Bank of America failed to disclose that about 22 percent of the mortgages in the pool were made to borrowers who were self-employed and that its own standards weren’t followed to verify income and assets, the Justice Department said.

More than 40 percent of the 1,191 mortgages in the pool didn’t “substantially comply” with the bank’s underwriting standards, the Justice Department said in the complaint. Employees who worked on the origination of the mortgages said that the bank “emphasized quantity over quality” and that they were instructed by supervisors that it wasn’t their job to discover mortgage fraud, according to the complaint.

Bank of America decided not to conduct loan-level due diligence on the mortgages used as collateral in the securitization, in part to save about $15,000 in expenses, according to the complaint.

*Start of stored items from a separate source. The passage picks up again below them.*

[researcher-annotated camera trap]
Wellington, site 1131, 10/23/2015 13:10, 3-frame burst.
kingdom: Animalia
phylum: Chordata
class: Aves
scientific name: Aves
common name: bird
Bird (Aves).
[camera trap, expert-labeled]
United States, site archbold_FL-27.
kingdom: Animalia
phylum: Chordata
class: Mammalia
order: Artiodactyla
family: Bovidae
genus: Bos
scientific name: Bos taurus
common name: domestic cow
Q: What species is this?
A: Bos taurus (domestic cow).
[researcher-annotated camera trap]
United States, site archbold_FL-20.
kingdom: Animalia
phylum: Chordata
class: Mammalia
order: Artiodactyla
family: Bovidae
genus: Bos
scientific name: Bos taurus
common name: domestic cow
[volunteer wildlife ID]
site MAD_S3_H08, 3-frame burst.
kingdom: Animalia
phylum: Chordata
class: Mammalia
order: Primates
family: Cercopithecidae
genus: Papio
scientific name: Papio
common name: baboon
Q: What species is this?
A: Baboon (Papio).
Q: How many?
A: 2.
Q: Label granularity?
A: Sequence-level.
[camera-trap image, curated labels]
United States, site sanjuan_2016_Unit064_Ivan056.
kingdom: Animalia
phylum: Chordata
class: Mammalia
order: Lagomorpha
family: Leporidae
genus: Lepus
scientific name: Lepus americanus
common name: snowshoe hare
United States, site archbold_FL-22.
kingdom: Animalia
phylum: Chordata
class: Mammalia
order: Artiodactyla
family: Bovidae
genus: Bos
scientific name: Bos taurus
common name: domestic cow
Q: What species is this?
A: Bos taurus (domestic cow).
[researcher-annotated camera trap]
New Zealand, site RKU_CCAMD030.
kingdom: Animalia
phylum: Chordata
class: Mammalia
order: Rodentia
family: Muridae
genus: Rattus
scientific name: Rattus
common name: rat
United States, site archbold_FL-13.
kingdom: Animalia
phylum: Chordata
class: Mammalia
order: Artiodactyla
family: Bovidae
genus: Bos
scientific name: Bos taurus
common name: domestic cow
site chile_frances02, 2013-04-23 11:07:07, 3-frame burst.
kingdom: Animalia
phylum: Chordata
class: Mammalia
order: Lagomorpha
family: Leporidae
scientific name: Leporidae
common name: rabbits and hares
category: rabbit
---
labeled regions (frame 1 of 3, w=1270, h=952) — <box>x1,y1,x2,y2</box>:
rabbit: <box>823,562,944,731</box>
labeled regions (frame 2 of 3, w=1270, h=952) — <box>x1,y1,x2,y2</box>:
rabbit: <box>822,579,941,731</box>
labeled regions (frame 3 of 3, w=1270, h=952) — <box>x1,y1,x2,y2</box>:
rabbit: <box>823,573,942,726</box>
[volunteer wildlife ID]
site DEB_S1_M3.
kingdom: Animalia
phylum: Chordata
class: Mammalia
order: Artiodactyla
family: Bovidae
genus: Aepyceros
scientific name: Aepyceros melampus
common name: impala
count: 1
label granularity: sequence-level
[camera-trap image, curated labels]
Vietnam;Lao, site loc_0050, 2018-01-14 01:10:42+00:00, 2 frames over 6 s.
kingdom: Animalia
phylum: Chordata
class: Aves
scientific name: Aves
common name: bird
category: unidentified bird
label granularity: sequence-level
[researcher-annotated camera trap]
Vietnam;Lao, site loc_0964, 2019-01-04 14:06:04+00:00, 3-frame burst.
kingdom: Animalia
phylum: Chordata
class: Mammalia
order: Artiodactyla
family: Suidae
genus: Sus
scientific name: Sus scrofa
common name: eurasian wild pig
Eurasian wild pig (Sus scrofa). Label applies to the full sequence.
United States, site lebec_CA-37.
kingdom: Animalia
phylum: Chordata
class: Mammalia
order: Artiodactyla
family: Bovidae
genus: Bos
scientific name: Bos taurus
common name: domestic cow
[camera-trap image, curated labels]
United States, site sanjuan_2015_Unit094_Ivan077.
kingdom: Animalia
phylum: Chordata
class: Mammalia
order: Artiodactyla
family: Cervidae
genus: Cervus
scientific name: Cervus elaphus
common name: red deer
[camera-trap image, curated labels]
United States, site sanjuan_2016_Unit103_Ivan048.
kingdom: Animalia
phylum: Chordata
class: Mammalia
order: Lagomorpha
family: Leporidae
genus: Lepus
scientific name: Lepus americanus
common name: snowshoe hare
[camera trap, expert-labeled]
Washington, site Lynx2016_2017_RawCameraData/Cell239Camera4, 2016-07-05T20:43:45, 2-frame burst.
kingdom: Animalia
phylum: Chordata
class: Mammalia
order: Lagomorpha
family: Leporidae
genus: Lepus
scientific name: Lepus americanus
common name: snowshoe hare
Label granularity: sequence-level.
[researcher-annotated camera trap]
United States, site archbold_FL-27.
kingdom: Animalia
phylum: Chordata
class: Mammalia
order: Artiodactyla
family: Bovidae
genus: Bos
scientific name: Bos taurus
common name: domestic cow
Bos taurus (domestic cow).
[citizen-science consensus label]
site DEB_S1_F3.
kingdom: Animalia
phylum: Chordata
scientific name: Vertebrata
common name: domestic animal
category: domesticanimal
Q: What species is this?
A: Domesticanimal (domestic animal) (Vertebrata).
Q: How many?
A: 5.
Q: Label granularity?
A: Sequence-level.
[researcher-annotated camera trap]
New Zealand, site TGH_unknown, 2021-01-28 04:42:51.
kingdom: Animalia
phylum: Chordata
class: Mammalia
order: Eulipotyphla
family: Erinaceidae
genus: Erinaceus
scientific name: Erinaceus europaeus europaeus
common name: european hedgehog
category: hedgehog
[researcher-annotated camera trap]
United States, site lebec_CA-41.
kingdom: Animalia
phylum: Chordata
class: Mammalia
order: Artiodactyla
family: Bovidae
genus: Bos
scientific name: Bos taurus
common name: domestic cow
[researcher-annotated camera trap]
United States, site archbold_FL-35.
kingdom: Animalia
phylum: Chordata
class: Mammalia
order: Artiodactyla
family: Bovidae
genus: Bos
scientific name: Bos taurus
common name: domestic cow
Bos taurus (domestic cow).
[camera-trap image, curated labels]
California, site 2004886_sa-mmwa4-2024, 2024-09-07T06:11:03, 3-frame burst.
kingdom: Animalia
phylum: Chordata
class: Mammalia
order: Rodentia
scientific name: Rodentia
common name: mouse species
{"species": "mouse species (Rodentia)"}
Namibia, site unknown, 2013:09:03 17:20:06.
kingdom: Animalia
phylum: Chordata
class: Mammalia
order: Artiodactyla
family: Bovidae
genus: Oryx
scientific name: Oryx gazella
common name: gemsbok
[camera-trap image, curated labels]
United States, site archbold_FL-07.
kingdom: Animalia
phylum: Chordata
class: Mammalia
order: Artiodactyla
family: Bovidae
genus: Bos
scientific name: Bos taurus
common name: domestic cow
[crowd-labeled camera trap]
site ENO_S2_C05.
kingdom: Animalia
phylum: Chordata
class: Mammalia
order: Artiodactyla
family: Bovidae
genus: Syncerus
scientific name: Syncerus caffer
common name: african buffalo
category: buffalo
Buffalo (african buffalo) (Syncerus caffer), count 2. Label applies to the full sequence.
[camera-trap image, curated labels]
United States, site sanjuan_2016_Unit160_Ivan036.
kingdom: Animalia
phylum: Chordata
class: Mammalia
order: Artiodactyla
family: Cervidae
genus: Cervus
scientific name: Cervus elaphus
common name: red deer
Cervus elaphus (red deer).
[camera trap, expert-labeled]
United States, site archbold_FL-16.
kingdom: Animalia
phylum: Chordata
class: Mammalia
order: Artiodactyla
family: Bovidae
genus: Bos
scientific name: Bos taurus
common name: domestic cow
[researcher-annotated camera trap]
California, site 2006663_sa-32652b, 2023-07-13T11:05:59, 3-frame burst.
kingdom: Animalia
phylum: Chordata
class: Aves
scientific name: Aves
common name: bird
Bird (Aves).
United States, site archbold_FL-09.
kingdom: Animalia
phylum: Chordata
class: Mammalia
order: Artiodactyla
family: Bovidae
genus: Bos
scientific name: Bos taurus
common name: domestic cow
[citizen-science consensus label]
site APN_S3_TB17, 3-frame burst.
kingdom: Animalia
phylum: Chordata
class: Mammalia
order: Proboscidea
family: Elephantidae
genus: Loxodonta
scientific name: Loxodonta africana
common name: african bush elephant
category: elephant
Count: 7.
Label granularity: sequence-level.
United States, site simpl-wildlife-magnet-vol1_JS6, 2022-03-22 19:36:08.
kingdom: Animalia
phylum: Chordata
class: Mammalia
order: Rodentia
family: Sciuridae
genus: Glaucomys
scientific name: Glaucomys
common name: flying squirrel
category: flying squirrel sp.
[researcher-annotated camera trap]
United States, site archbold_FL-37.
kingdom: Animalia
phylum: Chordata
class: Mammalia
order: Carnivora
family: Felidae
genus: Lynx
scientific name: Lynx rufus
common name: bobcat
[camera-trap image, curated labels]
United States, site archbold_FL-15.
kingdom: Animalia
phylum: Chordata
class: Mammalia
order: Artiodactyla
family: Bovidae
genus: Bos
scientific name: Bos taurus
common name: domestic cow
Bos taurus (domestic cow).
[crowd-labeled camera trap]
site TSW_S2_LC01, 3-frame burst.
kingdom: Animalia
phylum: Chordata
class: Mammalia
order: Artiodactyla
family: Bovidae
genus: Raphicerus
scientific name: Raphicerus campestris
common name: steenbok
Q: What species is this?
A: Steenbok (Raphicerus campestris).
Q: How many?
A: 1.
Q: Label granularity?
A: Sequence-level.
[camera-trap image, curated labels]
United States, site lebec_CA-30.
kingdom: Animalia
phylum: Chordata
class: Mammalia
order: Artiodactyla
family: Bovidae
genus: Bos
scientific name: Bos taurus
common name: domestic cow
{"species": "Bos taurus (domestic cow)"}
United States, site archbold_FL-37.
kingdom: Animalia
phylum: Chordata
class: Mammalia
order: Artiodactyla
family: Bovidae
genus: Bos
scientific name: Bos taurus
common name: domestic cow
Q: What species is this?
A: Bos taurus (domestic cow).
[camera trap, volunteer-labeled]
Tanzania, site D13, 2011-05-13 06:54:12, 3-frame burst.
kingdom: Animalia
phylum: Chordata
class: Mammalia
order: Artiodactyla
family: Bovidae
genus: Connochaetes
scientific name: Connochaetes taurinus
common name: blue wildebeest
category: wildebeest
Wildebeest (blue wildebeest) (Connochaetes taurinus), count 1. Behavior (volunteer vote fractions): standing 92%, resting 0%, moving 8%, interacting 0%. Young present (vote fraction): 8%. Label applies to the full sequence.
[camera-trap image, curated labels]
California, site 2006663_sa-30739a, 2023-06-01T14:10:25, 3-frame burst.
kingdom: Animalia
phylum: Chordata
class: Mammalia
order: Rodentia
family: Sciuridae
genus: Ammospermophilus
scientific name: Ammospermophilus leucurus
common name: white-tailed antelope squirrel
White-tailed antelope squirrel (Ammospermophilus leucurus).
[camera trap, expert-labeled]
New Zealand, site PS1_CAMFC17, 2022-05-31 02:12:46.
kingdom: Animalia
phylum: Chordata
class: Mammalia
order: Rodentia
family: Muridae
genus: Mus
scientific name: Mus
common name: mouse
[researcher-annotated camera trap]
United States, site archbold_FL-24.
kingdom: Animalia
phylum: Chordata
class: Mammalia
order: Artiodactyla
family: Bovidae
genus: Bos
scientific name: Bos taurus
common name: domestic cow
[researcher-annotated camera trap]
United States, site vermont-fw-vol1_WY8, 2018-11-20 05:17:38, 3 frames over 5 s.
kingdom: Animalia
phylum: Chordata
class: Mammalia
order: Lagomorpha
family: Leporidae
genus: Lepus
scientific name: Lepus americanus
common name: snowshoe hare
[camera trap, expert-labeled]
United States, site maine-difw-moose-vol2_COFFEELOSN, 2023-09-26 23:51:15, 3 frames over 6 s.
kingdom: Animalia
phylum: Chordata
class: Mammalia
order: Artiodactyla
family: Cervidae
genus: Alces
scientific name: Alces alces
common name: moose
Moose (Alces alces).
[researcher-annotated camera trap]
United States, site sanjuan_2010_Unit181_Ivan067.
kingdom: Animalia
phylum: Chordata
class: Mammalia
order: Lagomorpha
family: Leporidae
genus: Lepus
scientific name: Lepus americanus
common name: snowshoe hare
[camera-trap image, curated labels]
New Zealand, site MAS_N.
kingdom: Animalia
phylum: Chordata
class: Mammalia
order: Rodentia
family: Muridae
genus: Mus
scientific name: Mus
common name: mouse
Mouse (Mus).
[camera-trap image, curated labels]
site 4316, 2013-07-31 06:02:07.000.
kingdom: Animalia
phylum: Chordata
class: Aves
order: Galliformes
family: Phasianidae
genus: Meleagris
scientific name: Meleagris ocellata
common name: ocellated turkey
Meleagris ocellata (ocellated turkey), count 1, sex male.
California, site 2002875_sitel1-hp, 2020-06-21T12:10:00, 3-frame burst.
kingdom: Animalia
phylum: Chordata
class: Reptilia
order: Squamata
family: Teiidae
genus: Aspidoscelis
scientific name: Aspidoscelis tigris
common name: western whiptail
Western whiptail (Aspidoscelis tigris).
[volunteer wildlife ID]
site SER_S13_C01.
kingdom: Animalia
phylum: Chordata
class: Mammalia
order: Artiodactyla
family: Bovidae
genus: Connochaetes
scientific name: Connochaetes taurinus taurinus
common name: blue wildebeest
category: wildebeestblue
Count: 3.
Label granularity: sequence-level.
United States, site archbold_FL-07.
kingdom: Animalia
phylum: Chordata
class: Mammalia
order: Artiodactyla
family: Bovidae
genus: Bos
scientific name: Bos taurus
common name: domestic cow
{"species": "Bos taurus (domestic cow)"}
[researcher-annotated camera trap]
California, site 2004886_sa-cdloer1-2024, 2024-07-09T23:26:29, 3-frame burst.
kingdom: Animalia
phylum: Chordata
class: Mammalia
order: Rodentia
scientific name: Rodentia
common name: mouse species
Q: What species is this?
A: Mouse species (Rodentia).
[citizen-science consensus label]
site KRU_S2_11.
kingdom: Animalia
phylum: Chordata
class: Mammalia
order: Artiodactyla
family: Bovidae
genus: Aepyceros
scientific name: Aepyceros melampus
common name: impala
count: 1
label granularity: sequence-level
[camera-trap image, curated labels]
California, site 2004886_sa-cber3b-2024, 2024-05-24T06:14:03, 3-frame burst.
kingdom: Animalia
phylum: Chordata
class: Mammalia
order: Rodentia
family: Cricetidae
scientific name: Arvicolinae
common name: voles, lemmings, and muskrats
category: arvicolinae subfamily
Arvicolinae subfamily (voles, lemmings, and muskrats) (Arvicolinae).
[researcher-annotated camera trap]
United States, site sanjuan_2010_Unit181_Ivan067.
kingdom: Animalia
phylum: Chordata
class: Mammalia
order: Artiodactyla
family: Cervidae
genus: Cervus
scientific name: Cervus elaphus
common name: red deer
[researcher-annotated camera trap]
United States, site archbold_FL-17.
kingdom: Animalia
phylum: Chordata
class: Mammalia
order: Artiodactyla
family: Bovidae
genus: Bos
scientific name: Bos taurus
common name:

Federal Home Loan Bank of San Francisco bought about $600 million of the pool while Wachovia Bank purchased about $235 million, according to the complaint.

Amy Stewart, a spokeswoman for the Federal Home Loan Bank, and Mary Eshet, a spokeswoman for Wells Fargo & Co., which bought Wachovia in 2008, declined to comment on the suit.

‘LIAR LOANS’

As of June, at least 23 percent of the mortgages in the pool had defaulted or were delinquent, which the government called a high ratio that can’t be explained solely by the slump in the real estate market. The defaults have led to about $70 million in losses so far with an additional $50 million estimated by Fitch Ratings, according to the U.S.

“These mortgages share many of the same characteristics of the now infamous ‘Liar Loans,’ although defendants misleadingly referred to them as ‘PaperSaver’ mortgages,” according to the complaint.